Seharusnya standar moral dan etik kita didasari pada sistem nilai yang kita anut. Jika kita memiliki sistem nilai yang kokoh, kontradiksi ini tidak akan terjadi. Seorang progresif tidak akan mencemooh percintaan berdasarkan consent.Seorang demokrat tidak akan mendukung eksekusi hukum tanpa pengadilan. Ormas yang keras anti-demokrasi (sistem thogut katanya) tidak seharusnya berlindung di balik dalil kebebasan demokratis.
Tetapi nyatanya standar ganda ini makin lazim terjadi di masyarakat. Baik koservatif maupun progresif sama bersalahnya. Pertanyaanya: mengapa?
Sejatinya orang-orang dengan standar ganda ini tidak memiliki sistem nilai yang kokoh. Mereka bukan sungguh-sungguh konservatif, progresif, atau fundamentalis. Sejatinya sistem nilai mereka hanya berdasarkan tribalisme.
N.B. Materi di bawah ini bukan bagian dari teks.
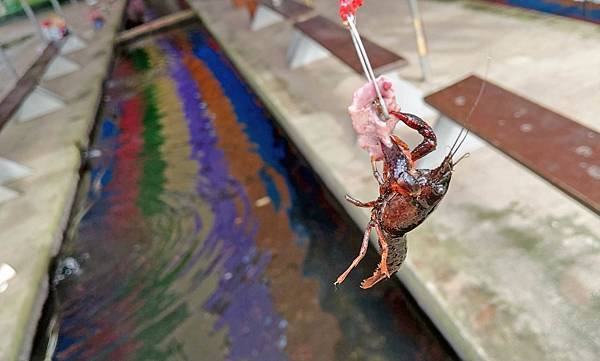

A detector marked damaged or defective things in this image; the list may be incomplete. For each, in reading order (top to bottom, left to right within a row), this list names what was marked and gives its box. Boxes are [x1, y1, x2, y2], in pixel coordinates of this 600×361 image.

rusty metal panel [0, 42, 58, 131]
rusty metal panel [260, 0, 312, 19]
rusty metal panel [292, 15, 406, 74]
rusty metal panel [424, 74, 596, 212]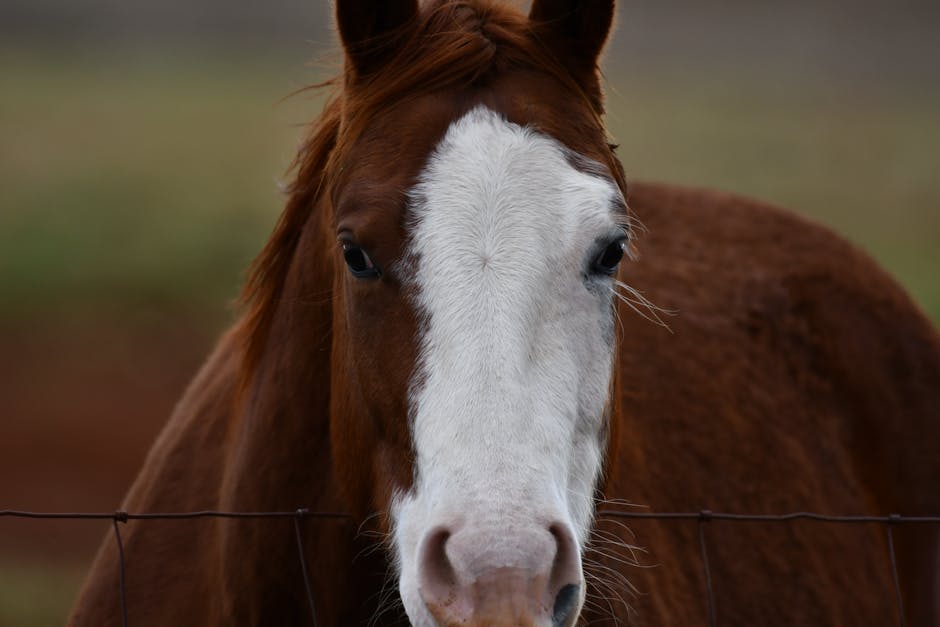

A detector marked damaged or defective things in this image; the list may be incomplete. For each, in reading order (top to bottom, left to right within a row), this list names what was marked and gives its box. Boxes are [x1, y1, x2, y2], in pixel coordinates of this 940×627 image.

rusty wire fence [1, 510, 940, 627]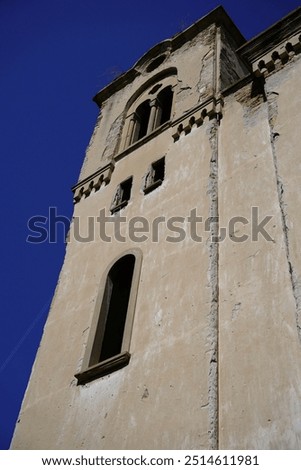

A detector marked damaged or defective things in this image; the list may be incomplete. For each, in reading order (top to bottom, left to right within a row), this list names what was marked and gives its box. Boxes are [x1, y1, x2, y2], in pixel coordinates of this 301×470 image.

vertical crack in facade [266, 89, 300, 342]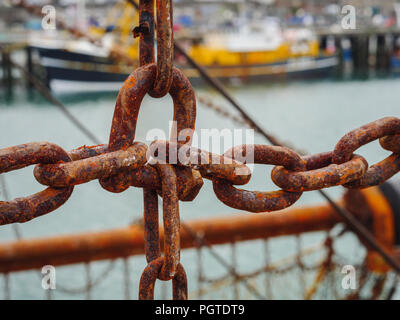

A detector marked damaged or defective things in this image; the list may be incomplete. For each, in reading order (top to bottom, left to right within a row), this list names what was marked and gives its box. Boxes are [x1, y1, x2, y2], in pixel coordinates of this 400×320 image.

rust [0, 142, 73, 225]
rust [212, 144, 304, 211]
rust [272, 154, 368, 191]
orange rusty bar [0, 188, 390, 272]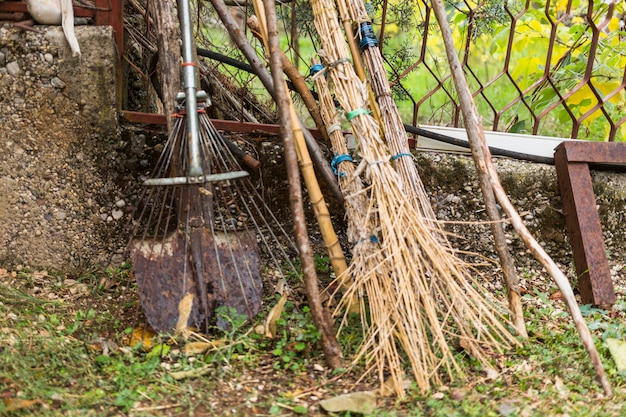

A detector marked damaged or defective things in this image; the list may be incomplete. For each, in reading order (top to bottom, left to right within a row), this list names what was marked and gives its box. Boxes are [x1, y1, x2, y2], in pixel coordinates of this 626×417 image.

Aku. Kami. Kamu. Mereka. Hanya itulah yang mereka tahu. Mereka mengidentifikasikan diri dalam suatu kelompok sosial-politik (tribe) lalu membela kelompok tersebut mati-matian. Tujuannya bukan membenarkan ideologi yang (katanya) dianut, tetapi membenarkan kelompok mereka sendiri dan menjelekkan kelompok lain. Tidak ada perdebatan ideologis yang mendasari, hanya ad hominem.
Tribalisme ini berbahaya. Dalam konteks bernegara praktik partisan tribalisme ini dapat merusak persatuan. Perdebatan yang didasari sistem nilai partisan tidak akan menemukan titik tengah. Saat kedua pihak didasari dogma 'saya benar, mereka salah', siapa yang akan mengalah? Siapa yang mau kompromi? Jika sudah begitu, buyarlah tenun kebangsaan ini.
Saya tidak ingin menggurui, saya pun masih muda dan banyak kekhilafan. Tetapi, mari kita terus menerus evaluasi sistem nilai kita. Saat emosi dan pikiran bereaksi terhadap suatu berita, tanya pada diri sendiri:
Mengapa saya setuju (atau tidak setuju)? Apa karena kebijakan itu tidak sesuai dengan prinsip hidup saya? Atau karena kebijakan itu datang dari golongan 'mereka'?